* 7 December 1907 in Leipzig; † 14 August 1998 in Zwickau
German painter and graphic artist
Albert Hennig belongs among the artists of the lost generation. As one of the last pupils of the Bauhaus, his oeuvre stands in the tradition of that influential art school. Hennig studies concrete construction and joins the Social Democratic Party of Germany in 1928. He teaches himself photography. In 1932 he successfully applies for a place to study at the Dessau Bauhaus. His teachers here and – after the closure of the Dessau Bauhaus – in Berlin are, among others, Josef Albers (Preliminary Course), Walter Peterhans (Photography), Hinnerk Scheper, Joost Schmidt and, on occasions, Ludwig Mies van der Rohe and Wassily Kandinsky.
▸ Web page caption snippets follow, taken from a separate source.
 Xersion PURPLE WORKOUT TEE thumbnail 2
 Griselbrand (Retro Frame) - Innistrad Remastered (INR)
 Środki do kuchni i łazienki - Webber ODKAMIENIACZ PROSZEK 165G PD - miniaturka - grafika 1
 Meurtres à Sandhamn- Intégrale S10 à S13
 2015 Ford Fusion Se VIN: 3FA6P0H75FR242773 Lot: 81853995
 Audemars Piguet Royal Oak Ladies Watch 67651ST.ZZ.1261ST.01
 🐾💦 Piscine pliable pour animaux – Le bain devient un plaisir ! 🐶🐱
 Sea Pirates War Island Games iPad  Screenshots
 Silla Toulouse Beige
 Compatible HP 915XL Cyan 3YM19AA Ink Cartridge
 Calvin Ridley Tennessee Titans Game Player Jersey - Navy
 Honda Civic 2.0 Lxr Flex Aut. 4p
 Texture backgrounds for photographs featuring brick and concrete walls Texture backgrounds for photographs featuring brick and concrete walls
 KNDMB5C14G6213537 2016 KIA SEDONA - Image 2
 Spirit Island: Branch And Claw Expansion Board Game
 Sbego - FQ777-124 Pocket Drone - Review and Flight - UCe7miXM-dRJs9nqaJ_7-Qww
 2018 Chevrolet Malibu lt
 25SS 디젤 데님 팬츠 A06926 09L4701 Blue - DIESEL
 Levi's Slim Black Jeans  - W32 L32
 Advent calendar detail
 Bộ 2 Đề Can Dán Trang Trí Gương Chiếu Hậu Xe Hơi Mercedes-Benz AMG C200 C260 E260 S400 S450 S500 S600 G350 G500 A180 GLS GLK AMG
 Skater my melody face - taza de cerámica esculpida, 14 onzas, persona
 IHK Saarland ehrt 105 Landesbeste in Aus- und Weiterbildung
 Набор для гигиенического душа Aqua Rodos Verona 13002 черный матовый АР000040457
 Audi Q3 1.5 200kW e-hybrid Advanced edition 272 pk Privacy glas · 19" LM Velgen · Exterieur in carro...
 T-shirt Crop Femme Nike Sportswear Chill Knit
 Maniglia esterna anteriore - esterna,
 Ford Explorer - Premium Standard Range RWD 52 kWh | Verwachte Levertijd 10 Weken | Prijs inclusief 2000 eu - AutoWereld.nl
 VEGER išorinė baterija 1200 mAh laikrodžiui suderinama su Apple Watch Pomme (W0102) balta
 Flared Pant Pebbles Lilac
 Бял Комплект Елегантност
Hennig’s photographic collection "Children of the Street" is destroyed by the National Socialists in 1933 during the occupation of the SPD-offices in Leipzig. He is summoned as a construction worker from 1934 until 1945. During an air raid on Leipzig in December 1943 Hennig’s apartment, and with it almost all of his early work, is destroyed. The artist moves to Zwickau.
After the war Henning is one of the founding members of the group “Visual Artists” at the Cultural Association of Zwickau. His fellow artists Max Schwimmer and Heinz Fleischer become major influences for him. He creates his first abstract works at the beginning of the 1950s, but with them he comes into conflict with the official cultural politics of the GDR. Hennig distances himself from this one-sided attitude to art and from 1953 until 1972 again works as concrete constructor. Subsequently he dedicates himself fully to painting and graphic art. His late work is quickly recognised and he receives a number of awards. In 1996 he is awarded the Federal Cross of Merit.